We are living in the era of massive data. Some estimate that more than 90% of the worlds data was generated in recent years. This large amount of data comes with technological challenges such as: distributed storage systems, synchronization issues, density constraints, power constraints and more.
The talk will be partitioned into two, independent parts in which some solutions to those challenges will be discussed. Specifically, we will touch upon dynamical distributed storage systems, and Polya string models.
In the first part of the talk we will discuss dynamical distributed storage. In distributed storage systems the data is partitioned and the parts are saved in several storage units, each part per unit. The storage units are unreliable and prone to failures. Upon such failure, the system repairs the failed unit using the information stored in other units. This repair process incurs in-network traffic. The problem of node repair based on erasure coding for distributed storage aims at optimizing the tradeoff of in-network traffic and storage overhead. The existing body of works focuses on the failure of a unit (or several units) and the ensuing reconstruction process, but puts less emphasis on the time evolution of the entire network and the inherent stochastic nature of unit failures. In the talk, we will present a dynamical version of distributed storage systems and will build upon the so called fixed cost model, suggested by Akhlaghi et al. in 2010. We will estimate the increment of the file size that can be reliably stored over the network.
In the second part of the talk we will discuss Polya string models. A motivating application for studying those models comes from in-vivo DNA-based storage systems. In those systems information is stored inside a living organism in order to be read from its decedents.

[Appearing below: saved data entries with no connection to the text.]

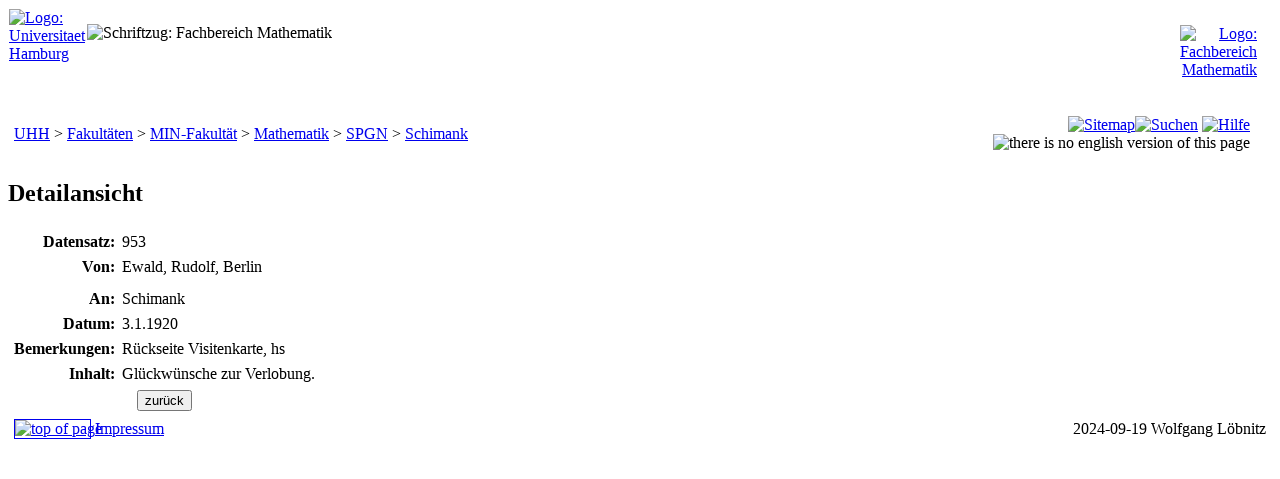

--- FILE ---
content_type: text/html; charset=UTF-8
request_url: https://www.math.uni-hamburg.de/db/projekte/schimank/inhalt.php?sid=953
body_size: 1583
content:
<!DOCTYPE html PUBLIC "-//W3C//DTD HTML 4.01 Transitional//EN" "http://www.w3.org/TR/html4/loose.dtd">
<html lang='de'><head>
<meta http-equiv='Content-Type' content='text/html; charset=utf-8'><meta http-equiv='Content-Style-Type' content='text/css'><link href='/styles/vs_math.css' rel='stylesheet' type='text/css'>
<link href='/styles/vs_nav.css' hreflang='de' rel='stylesheet' type='text/css'>
<link href='/styles/vs_math_print.css' hreflang='de' rel='stylesheet' type='text/css' media='print'>
<title>Schimank-DB</title>
<meta name='Keywords' content='Schimank  FB11 Mathematik Universit&auml;t Hamburg'></head>
<body>
    <div id="div1" style="position:absolute; left:0px; top:0px; visibility: hidden"></div><div class="kopf"><a name="top"></a>
    <table width="100%" border="0" cellspacing="0" summary="">
        <tr><td width="1%" rowspan="1" valign="top" class="logo"><a href="http://www.uni-hamburg.de/"><img src="/icons/unilogo/UHH-Logo_2010.png" alt="Logo: Universitaet Hamburg" width="300" height="120" hspace="0" border="0" title="Universit&auml;t Hamburg"></a></td>
        <td width="98%" rowspan="1" valign="top" class="fb"><img src="/icons/unilogo/fbmathe.jpg" width="300" height="40" alt="Schriftzug: Fachbereich Mathematik" vspace="15" border="0">&nbsp;</td>
        <td width="1%" rowspan="1" align="right" valign="top" class="logo"><a href="http://www.math.uni-hamburg.de/"><img src="/icons/logo_mathematik.jpg" alt="Logo: Fachbereich Mathematik" width="70" height="70" hspace="4" vspace="16" border="0" style="padding-right:10px;" title="Fachbereich Mathematik"></a>&nbsp;</td></tr>
    </table>
    <table width='100%' border='0' cellspacing='0' cellpadding='2' class='gr' summary=''><tr><td width='70%' align='left' class='gr'>&nbsp;<a href='http://www.uni-hamburg.de/' class='w'>UHH</a> <span class='klein'>&gt;</span> <a href='http://www.uni-hamburg.de/einrichtungen/fakultaeten.html' class='w'>Fakult&auml;ten</a> <span class='klein'>&gt;</span> <a href='http://www.min.uni-hamburg.de/' class='w'>MIN-Fakult&auml;t</a> <span class='klein'>&gt;</span> <a href='http://www.math.uni-hamburg.de/' class='w'>Mathematik</a>
 <span class='klein'>&gt;</span> <a href='http://www.math.uni-hamburg.de/spag/gn/' class='w'>SPGN</a> <span class='klein'>&gt;</span> <a href='http://www.math.uni-hamburg.de/spag/ign/hh/biogr/schimank.htm' class='w'>Schimank</a></td>
<td align='left' class='gr'> &nbsp; </td><td width='27%' align='right' valign='bottom' class='gr'><a href='http://www.math.uni-hamburg.de/info/help/sitemap.html' class='w'><img src='/icons/klein/sitemap.jpg' alt='Sitemap' width='21' height='15' border='0' align='bottom' title='Sitemap'></a><a href='http://www.math.uni-hamburg.de/info/find/suchen.html' class='w'><img src='/icons/klein/search.jpg' alt='Suchen' width='17' height='15' border='0' align='bottom' title='Suchen'></a>

<a href='http://www.math.uni-hamburg.de/info/help/hilfe.html' class='w'><img src='/icons/klein/help.jpg' alt='Hilfe' width='17' height='15' border='0' title='Hilfe'></a>
<img src='/icons/klein/uk-flag-2.jpg' alt='there is no english version of this page' width='20' height='15' border='0' title='there is no english version of this page'></td><td align='left' class='gr'>&nbsp; </td></tr></table></div>
<table width='100%' border='0' cellspacing='0' cellpadding='0' bgcolor='#FFFFFF' summary=''><tr><td valign='top'><!-- OPTIONALER TEXT -->
<table width='100%'><tr><td valign='top' align='center'></td></tr></table>
<h2>Detailansicht</h2>    <table border="0" cellspacing="5">
<tr><td align='right' valign='top'><strong>Datensatz:</strong></td><td>953</td></tr><tr><td align='right' valign='top'><strong>Von:</strong></td><td>Ewald, Rudolf, Berlin                             </td></tr><tr><td></td><td>                                                  </td></tr><tr><td align='right' valign='top'><strong>An:</strong></td><td>Schimank                                                                                            </td></tr><tr><td align='right' valign='top'><strong>Datum:</strong></td><td>3.1.1920</td></tr><tr><td align='right' valign='top'><strong>Bemerkungen:</strong></td><td>Rückseite Visitenkarte, hs                                  </td></tr><tr><td align='right' valign='top'><strong>Inhalt:</strong></td><td>Glückwünsche zur Verlobung.                                                                                                                                                                                                                                                                                                                                                                                                                                                                                                                                                                                                                       </td></tr>    <form action='uebersicht.php' method='post'>
        <tr>
            <td colspan="2" class="grau"><div align="center">
                <input type="submit" value="zurück"></div></td>
        </tr>
    </form>
</table>
</td></tr></table><table width='100%' border='0' cellspacing='0' cellpadding='2'><tr><td width='1%' align='left' nowrap class='gre'>&nbsp;<a href='#top'><img src='/icons/top.gif' alt='top of page' width='15' height='15' border='1'></a></td><td width='1%' align='left' nowrap class='gre'>&nbsp;<a href='http://www.math.uni-hamburg.de/impressum.html' class='n'>Impressum</a></td><td align='right' class='gre'><span class='klein'>2024-09-19 Wolfgang L&ouml;bnitz</span>&nbsp;</td></tr></table></body></html>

Unfortunately, due to the DNA replication process, this information is prone to many kinds of errors, including insertions, deletions, and duplication errors. In the talk we will cover the case of duplication errors and specifically will focus on end-duplications. The end-duplication model assumes that at each step, a bit from the sequence is chosen uniformly at random, copied, and placed at the end of the sequence. Thus, at each step the length of the sequence is increased. We will present the entropy rate of the end-duplication model and of the noisy end-duplication (in which the bit that is placed at the end is passed through a binary channel).
Ohad Elishco is a post-doctoral researcher at the department of electrical engineering, University of Maryland at College Park. He received his B.Sc. in mathematics and his B.Sc. in electrical engineering in 2012 from Ben-Gurion University of the Negev, Israel; the M.Sc. and Ph.D degrees in electrical engineering from Ben-Gurion University if the Negev, Israel, in 2013, 2017 respectively. Between 2017-2018 he was a post-doctoral researcher in the department of electrical engineering, Massachusetts institute of technology. His research interests include coding theory and dynamical systems.